Highlighting the BTC’s vulnerability however, on 5 August 2008, two days before a brief war broke out between Georgia and the Russian Federation, an explosion occurred on the BTC pipeline segment at Yurtbasi village; after Ankara was notified, valves 29 and 31 were closed as officials waited for the oil contained in the 4-mile segment of No. 30 terminal to burn out. The separatist Partiya Karkeren Kurdistan (Kurdistan Workers' Party, or PKK), which has been battling the Turkish government since 1976, claimed responsibility for the attack.

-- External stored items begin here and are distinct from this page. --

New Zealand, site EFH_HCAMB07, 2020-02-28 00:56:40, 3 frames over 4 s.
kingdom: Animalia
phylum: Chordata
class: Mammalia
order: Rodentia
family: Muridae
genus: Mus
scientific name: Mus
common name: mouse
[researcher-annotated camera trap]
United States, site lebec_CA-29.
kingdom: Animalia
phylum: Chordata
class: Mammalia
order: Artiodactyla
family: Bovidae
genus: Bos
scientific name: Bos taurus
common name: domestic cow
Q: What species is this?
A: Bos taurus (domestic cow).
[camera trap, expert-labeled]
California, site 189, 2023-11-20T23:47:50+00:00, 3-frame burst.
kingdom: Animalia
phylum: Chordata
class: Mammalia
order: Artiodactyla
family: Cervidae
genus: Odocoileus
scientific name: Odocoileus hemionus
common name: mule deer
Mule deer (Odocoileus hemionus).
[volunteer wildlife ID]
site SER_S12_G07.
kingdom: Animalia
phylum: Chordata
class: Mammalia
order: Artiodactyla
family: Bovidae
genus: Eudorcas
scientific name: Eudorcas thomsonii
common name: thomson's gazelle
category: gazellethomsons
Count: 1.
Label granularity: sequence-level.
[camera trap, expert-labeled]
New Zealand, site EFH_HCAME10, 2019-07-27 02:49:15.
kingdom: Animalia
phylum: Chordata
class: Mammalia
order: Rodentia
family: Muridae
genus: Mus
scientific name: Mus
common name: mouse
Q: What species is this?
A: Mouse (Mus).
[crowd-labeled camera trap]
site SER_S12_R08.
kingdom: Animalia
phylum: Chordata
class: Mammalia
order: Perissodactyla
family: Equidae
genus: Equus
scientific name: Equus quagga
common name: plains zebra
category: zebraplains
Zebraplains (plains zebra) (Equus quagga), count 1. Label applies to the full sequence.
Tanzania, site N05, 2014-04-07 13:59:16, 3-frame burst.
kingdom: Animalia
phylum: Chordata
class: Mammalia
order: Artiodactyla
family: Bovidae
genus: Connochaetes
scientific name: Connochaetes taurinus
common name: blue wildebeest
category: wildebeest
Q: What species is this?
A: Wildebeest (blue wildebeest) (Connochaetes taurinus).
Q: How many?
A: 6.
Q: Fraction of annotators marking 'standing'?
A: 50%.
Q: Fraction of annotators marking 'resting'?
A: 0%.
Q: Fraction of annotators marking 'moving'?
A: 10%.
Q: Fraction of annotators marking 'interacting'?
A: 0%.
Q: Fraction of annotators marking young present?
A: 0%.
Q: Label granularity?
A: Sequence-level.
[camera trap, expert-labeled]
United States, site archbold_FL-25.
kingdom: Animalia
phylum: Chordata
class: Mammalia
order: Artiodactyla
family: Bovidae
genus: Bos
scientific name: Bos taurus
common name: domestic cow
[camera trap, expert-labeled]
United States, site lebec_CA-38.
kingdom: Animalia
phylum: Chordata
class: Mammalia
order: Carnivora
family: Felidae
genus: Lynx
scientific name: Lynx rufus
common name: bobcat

In a further incident highlighting the vulnerability of Turkey’s pipeline infrastructure, on 4 October the Turkish section of the Baku-Tbilisi-Erzurum natural gas pipeline suffered an explosion, with the Turkish government claiming that it was a PKK attack, the first since 29 May, when another blast hit the pipeline.

The two incidents, added to the unrest currently roiling Turkey’s southern neighbor Syria and increasing Western pressure on its eastern neighbor Iran, from where Turkey draws more and more imports of natural gas, indicate that the only certainty for Turkey’s Energy Ministry is – there is no certainty, and that interruptions to Turkish energy imports are a necessary fact of life for Turkish governmental economic planners.

At least, until a tanker grounds in the Bosporus.